Hannah Arendt l’explique très clairement dans son Journal de pensée. En partant du pluriel, on passe du philosophique au politique. C’est très simple : « 1. La politique repose sur un fait : la pluralité humaine. Dieu a créé l’homme, les hommes sont un produit humain… 2. La politique traite de la communauté et de la diversité d’êtres différents [Août 50, I, p. 28s]. » Plus clair encore, ou plus grave : « Si l’Homme [qu’elle écrit avec une capitale], Man est le thème de la philosophie alors que les hommes [men, petit m] sont le sujet de la politique, alors c’est le totalitarisme qui représente une victoire de la philosophie sur la politique, et non pas l’inverse [p. 57]. » Le singulier, avec majuscule, est philosophique, le pluriel, en minuscules, est politique, soit. Mais il faut ajouter immédiatement que la philosophie est politiquement marquée. La victoire de la philosophie, celle du singulier, se fait au risque du totalitarisme. Voici ce qu’elle écrit pour les quatre-vingts ans de Heidegger : « Nous ne pouvons guère nous empêcher de trouver frappant, et peut-être scandaleux, que Platon comme Heidegger, alors qu’ils s’engageaient dans les affaires humaines, aient eu recours aux tyrans et dictateurs. Peut-être la cause ne s’en trouve-t-elle pas seulement à chaque fois dans les circonstances de l’époque, et moins encore dans une préformation du caractère, mais plutôt dans ce que les Français nomment une « déformation professionnelle » (Vies politiques, 1969, p. 320).
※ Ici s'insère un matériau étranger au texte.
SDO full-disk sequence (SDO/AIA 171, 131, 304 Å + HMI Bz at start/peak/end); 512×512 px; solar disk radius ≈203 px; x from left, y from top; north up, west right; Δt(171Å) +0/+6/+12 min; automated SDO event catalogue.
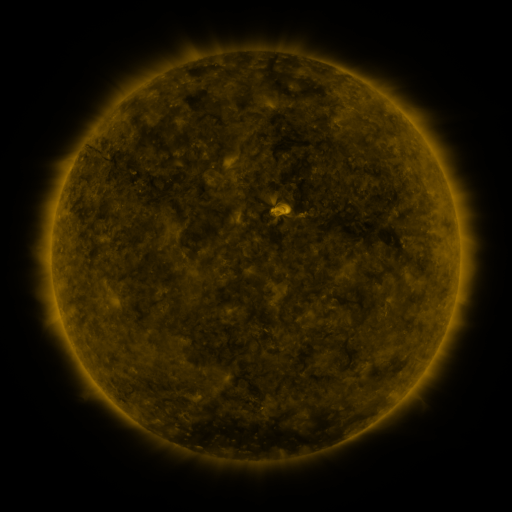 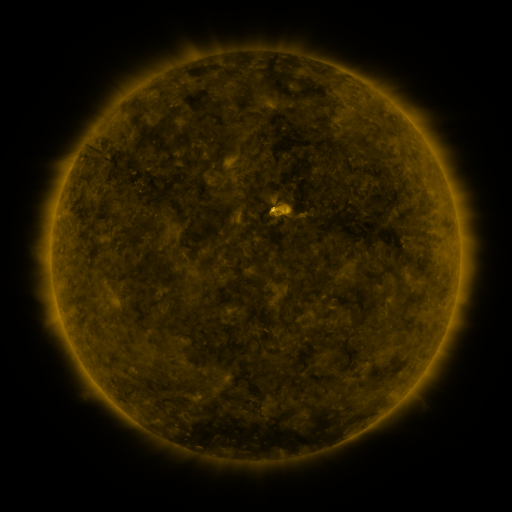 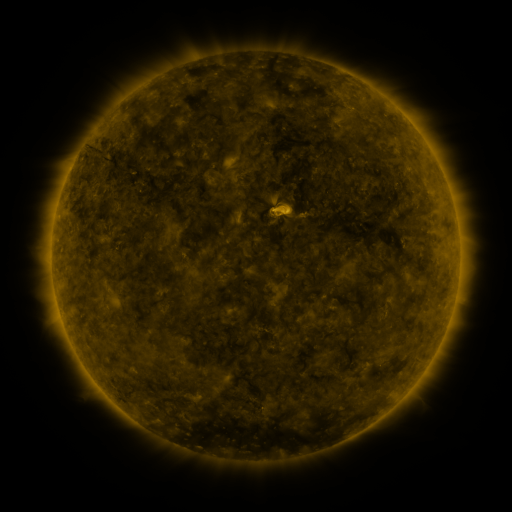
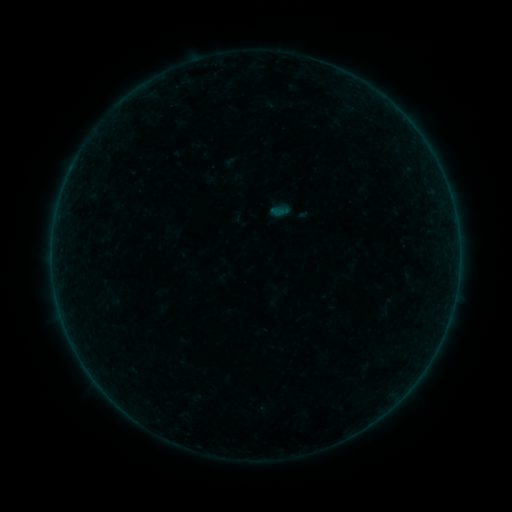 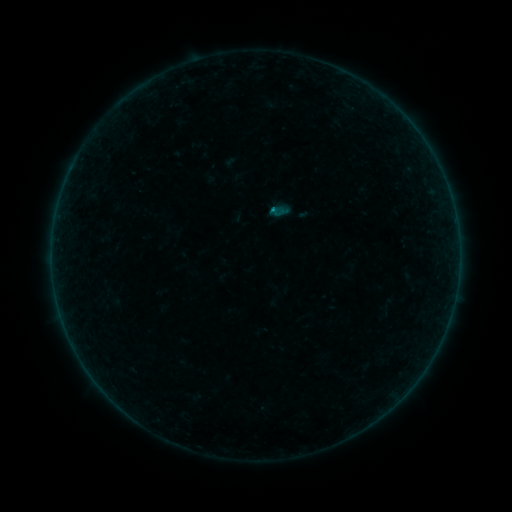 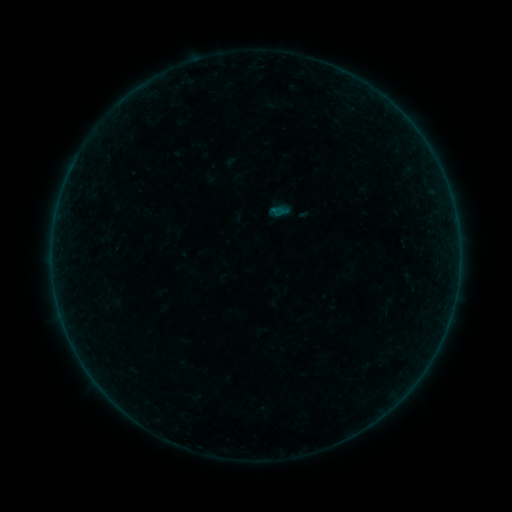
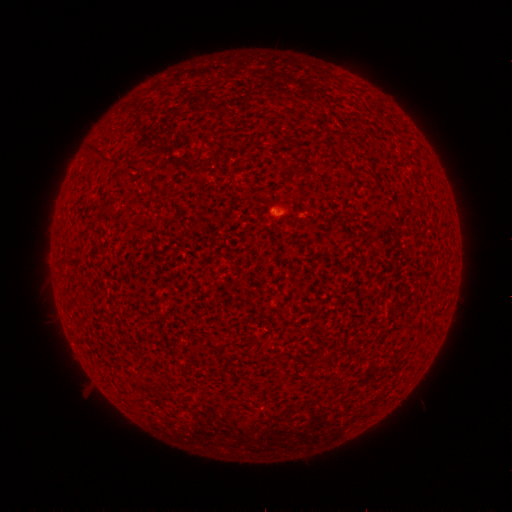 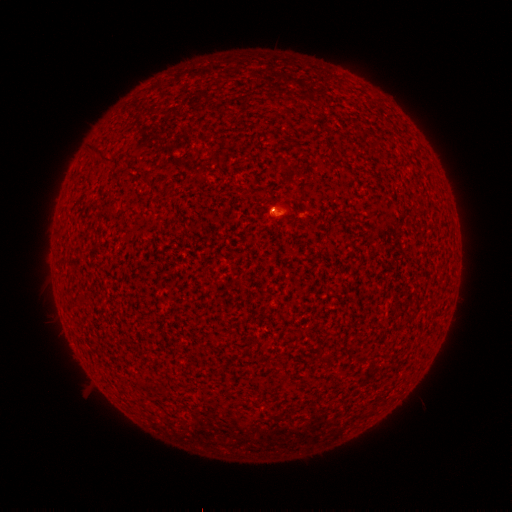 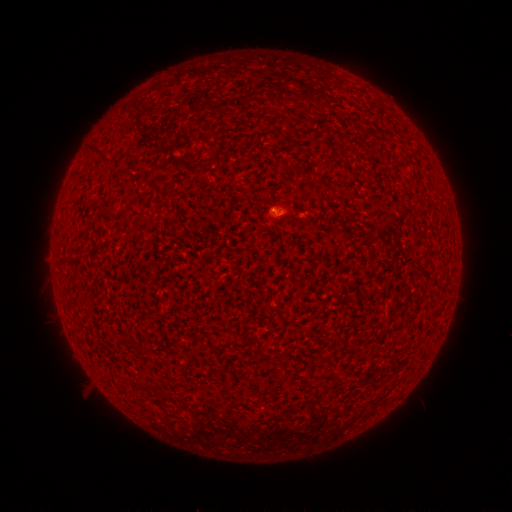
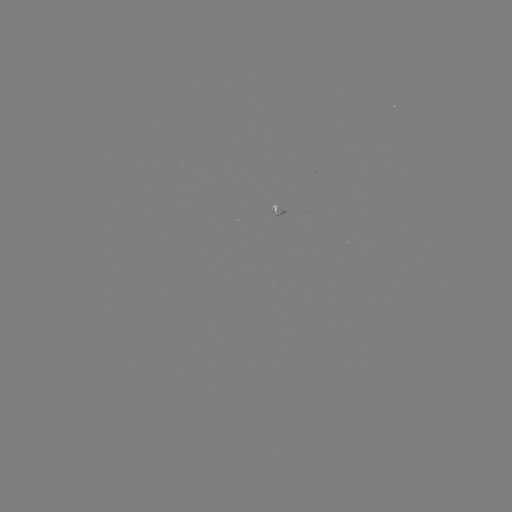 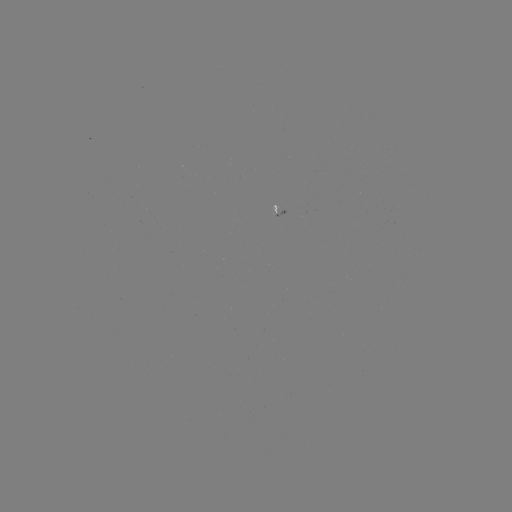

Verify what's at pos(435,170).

Partir du pluriel des différences, partir de la diversité, celle des hommes, celle des langues. Ce n’est pas nouveau, mais c’est peut-être cette fois décisivement contemporain. Arendt s’appuie sur la « pluralité des langues » (c’est le titre qu’elle donne au passage daté de novembre 1950 dans son Journal de pensée) pour décrire ce que devient la condition humaine quand on s’attache au pluriel. « S’il n’y avait qu’une seule langue, écrit-elle, nous serions peut-être plus assurés de l’essence des choses [p. 56] » : nous serions philosophiquement plus sûrs de nous, fondés dans l’Un où se dit l’Être en en variant les noms, comme tout au long de la tradition philosophique. Or, précisément, l’idée même d’« une langue universelle » est une « absurdité », poursuit-elle : car ce singulier va contre ce qu’elle nomme, magnifiquement je trouve, « l’équivocité chancelante du monde ». Il y a des langues, il y a des hommes, mais c’est avec le pluriel des différences, plutôt qu’avec le « il y a », que tout commence. Tout ? Le politique en tout cas.

J’en arrive bien sûr à la traduction, passage d’une langue et d’une culture à une autre, comme savoir-faire avec les différences. Les et non la. Une diversité en acte, qui pourrait bien servir de paradigme et de boussole pour les hommes des sombres temps, que nous sommes en ce moment même.